Explore the material:
A. Name the Perl keywords that the reply in the mailing-list post suggests for handling the error.
B. In the mailing-list post, rewrite the stretch from "Wed Jan 30 15:10:14" through "after several tries.", substituting "batch" for "block".

Selected extract:
—————

[Bioperl-l] Bio::DB::GenBank and large number of requests

Wed Jan 30 15:10:14 UTC 2008

You can use an eval {} block to catch the error, then redo the loop  
(so you don't iterate to the next block) or use next and skip the  
current block if an error occurs.  If you use redo then you should use  
a counter to exit the loop after several tries.

chris

On Jan 30, 2008, at 8:56 AM, Tristan Lefebure wrote:

> Thank you both!
>
> Just in case it might be usefull for someone else, here are my  
> ramblings:
>
> 1. I first tried to adapt my script and fetch 500 sequences at a  
> time. It works, except that ~40% of the time NCBI gives the  
> following error and my script crashed:
>
> ------------- EXCEPTION: Bio::Root::Exception -------------
> MSG: WebDBSeqI Request Error:
> [...]
>    The proxy server received an invalid
>    response from an upstream server.

—————

[Stored data entries]
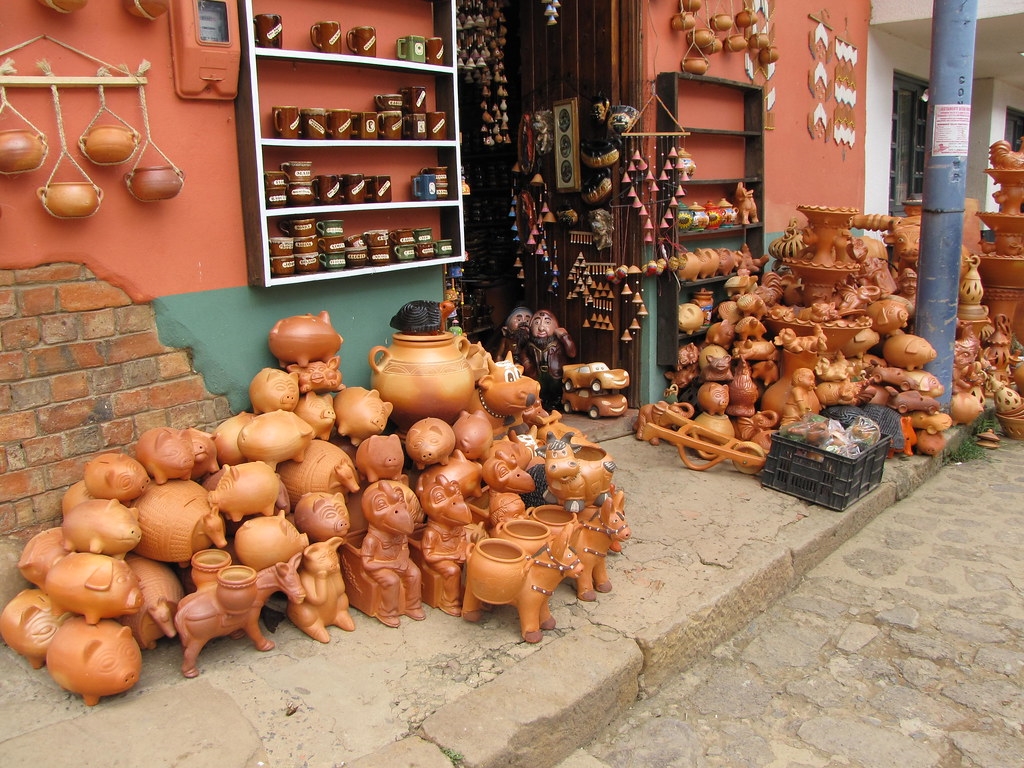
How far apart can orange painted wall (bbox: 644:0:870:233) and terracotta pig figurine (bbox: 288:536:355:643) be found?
4113 mm

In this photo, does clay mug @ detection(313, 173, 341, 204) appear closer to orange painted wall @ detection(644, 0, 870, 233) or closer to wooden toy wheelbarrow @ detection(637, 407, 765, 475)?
wooden toy wheelbarrow @ detection(637, 407, 765, 475)

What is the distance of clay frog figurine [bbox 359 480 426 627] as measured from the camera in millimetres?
3061

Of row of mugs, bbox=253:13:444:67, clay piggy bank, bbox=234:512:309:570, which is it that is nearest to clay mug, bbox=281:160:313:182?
row of mugs, bbox=253:13:444:67

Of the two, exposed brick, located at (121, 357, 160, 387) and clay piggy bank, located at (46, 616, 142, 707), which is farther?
exposed brick, located at (121, 357, 160, 387)

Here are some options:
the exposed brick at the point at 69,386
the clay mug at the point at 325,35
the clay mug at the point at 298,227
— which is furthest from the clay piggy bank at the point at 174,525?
the clay mug at the point at 325,35

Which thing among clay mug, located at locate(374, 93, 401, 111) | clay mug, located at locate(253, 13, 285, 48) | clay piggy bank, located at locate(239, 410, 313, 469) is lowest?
clay piggy bank, located at locate(239, 410, 313, 469)

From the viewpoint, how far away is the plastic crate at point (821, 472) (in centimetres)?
438

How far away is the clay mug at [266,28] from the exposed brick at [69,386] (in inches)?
60.4

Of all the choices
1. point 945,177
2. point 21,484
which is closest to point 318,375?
point 21,484

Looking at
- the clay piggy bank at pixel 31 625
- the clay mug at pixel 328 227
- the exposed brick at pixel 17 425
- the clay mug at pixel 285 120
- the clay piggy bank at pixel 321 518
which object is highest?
the clay mug at pixel 285 120

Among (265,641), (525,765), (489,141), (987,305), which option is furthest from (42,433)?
(987,305)

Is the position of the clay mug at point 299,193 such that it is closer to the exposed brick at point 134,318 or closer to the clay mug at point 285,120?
the clay mug at point 285,120

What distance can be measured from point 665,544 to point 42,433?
2626mm

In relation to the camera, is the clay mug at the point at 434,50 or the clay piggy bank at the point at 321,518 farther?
the clay mug at the point at 434,50
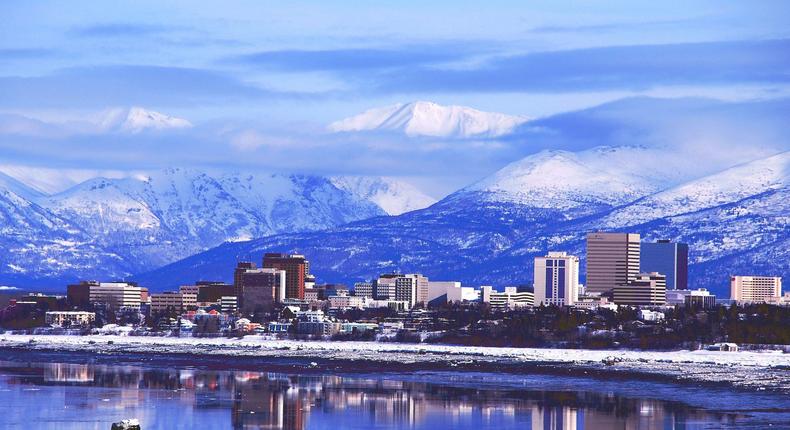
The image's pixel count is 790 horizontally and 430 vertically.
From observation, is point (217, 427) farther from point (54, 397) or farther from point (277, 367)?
point (277, 367)

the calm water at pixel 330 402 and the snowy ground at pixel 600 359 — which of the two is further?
the snowy ground at pixel 600 359

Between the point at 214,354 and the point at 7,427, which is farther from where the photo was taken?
the point at 214,354

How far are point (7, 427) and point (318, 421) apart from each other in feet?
57.5

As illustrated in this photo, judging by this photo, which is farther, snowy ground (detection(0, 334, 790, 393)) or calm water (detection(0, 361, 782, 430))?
snowy ground (detection(0, 334, 790, 393))

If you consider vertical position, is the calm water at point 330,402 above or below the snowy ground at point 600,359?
below

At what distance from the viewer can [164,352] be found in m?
190

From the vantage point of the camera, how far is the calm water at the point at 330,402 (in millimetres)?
104062

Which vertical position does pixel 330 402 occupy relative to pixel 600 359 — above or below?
below

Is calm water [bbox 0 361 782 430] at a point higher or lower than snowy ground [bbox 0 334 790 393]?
lower

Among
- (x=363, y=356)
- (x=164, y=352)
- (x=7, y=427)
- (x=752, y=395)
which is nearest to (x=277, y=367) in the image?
(x=363, y=356)

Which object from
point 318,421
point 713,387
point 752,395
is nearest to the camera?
point 318,421

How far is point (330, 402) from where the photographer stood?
11794 cm

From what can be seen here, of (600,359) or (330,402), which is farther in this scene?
(600,359)

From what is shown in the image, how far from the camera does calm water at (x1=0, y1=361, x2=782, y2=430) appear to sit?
104 meters
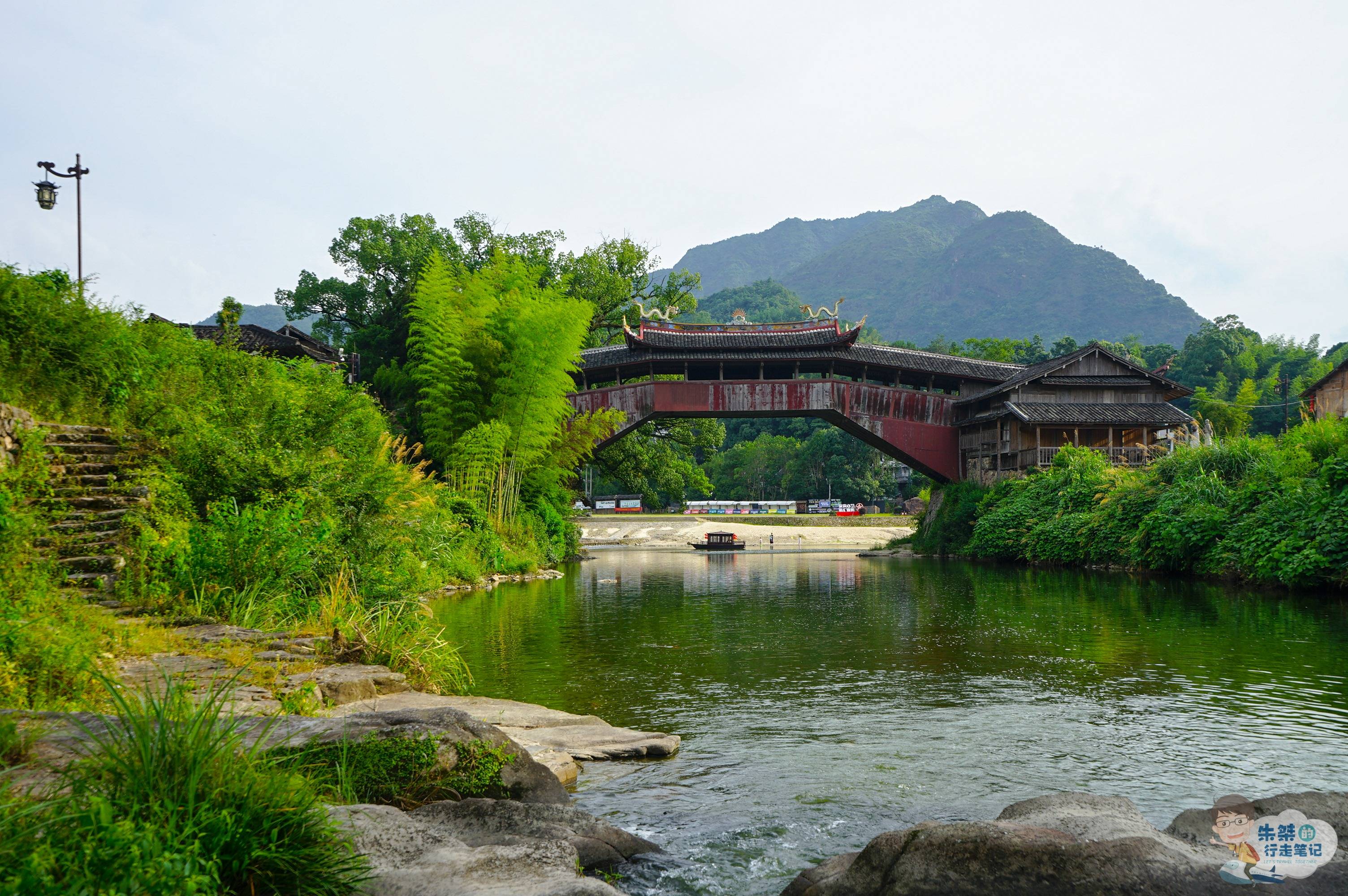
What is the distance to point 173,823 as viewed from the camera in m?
2.36

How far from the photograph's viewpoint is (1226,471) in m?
17.9

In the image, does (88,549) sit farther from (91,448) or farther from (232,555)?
(91,448)

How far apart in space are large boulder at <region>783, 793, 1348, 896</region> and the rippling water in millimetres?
714

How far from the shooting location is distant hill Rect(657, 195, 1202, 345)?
12669 cm

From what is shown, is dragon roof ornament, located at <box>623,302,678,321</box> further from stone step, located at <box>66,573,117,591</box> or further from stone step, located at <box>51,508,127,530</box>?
stone step, located at <box>66,573,117,591</box>

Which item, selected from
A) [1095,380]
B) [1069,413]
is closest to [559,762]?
[1069,413]

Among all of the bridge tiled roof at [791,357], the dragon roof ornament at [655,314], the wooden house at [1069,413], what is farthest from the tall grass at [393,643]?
the wooden house at [1069,413]

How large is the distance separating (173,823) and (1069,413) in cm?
2749

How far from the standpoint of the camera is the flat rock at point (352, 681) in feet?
17.7

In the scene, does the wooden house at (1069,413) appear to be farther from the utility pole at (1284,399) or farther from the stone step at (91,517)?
the stone step at (91,517)

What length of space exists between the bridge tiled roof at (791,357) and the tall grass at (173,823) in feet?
73.6

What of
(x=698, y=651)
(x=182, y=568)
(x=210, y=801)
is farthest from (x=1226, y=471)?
(x=210, y=801)

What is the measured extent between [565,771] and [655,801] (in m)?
0.59

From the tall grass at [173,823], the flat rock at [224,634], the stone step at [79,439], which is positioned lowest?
Answer: the flat rock at [224,634]
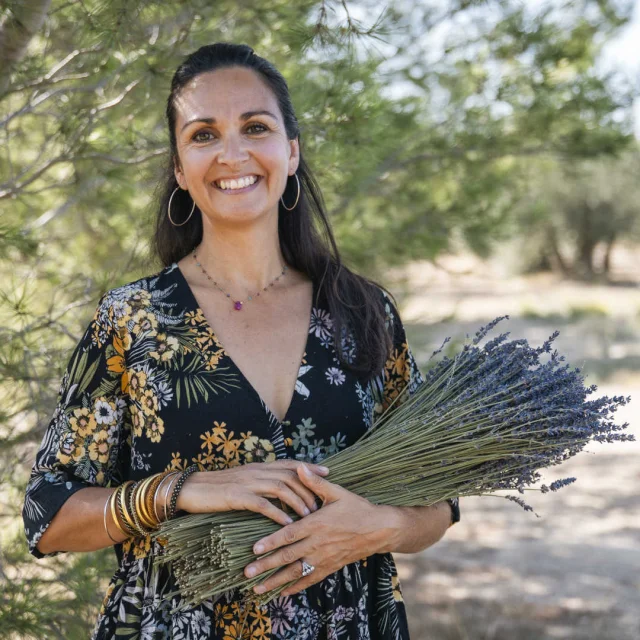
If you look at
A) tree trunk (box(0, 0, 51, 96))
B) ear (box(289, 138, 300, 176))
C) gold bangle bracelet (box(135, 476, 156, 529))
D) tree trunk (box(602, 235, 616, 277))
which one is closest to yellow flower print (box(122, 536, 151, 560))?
gold bangle bracelet (box(135, 476, 156, 529))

—————

Answers in order:
A. eval, redo, next

B.
Wed Jan 30 15:10:14 UTC 2008

You can use an eval {} batch to catch the error, then redo the loop  
(so you don't iterate to the next batch) or use next and skip the  
current batch if an error occurs.  If you use redo then you should use  
a counter to exit the loop after several tries.